Data shown:
━━━━━━━━━━━━━━━━━━━━━━━━━━━━━━

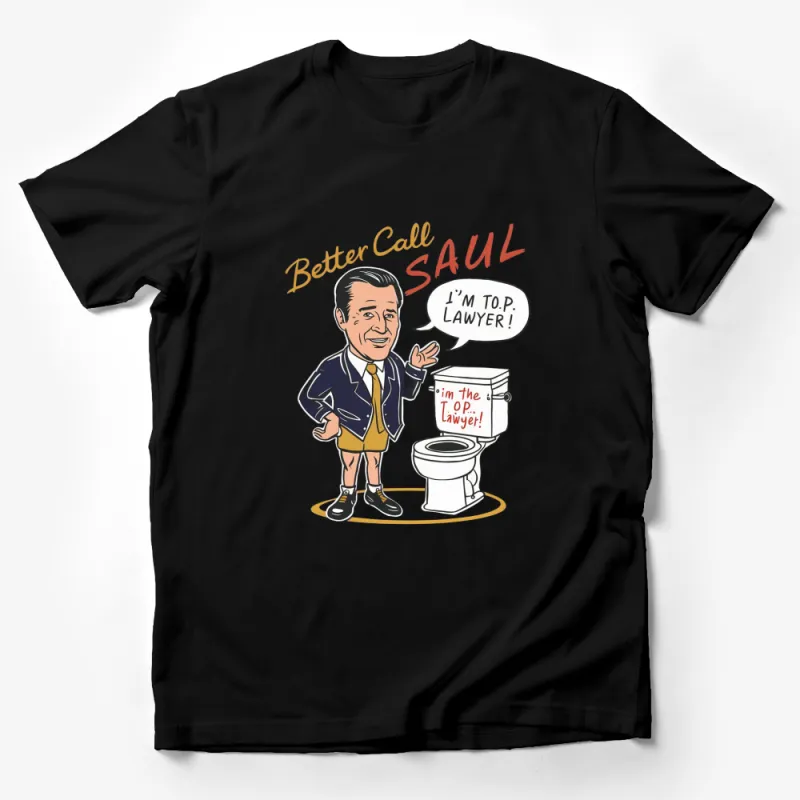 Better Call Saul Graphic T-Shirt, Funny Lawyer Quote Tee, Unique Legal Humor Top Male T-Shirt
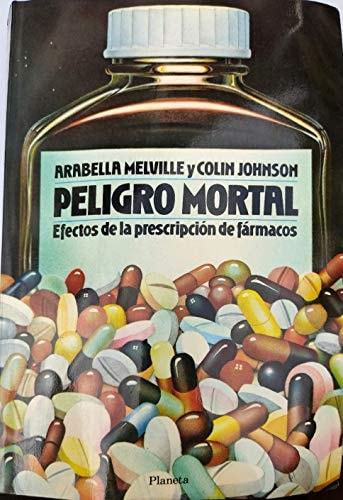 Portada del libro de PELIGRO MORTAL MELVILLE, ARABELLA Y JOHNSON, COLIN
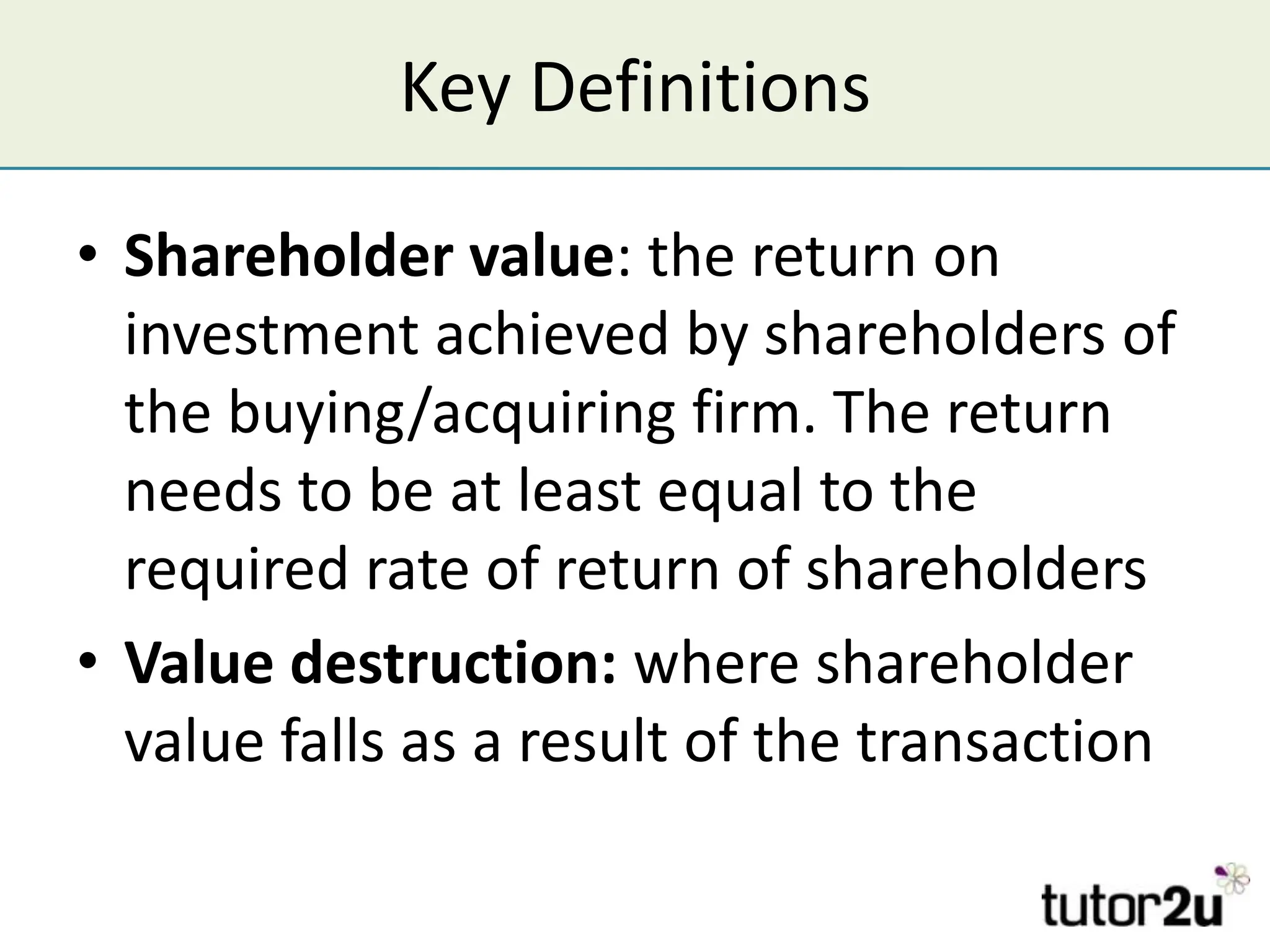 Key Definitions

━━━━━━━━━━━━━━━━━━━━━━━━━━━━━━

Task instructions: Each line above is to be transcribed exactly, though its pictures are not.

Output:
 Better Call Saul Graphic T-Shirt, Funny Lawyer Quote Tee, Unique Legal Humor Top Male T-Shirt
 Portada del libro de PELIGRO MORTAL MELVILLE, ARABELLA Y JOHNSON, COLIN
 Key Definitions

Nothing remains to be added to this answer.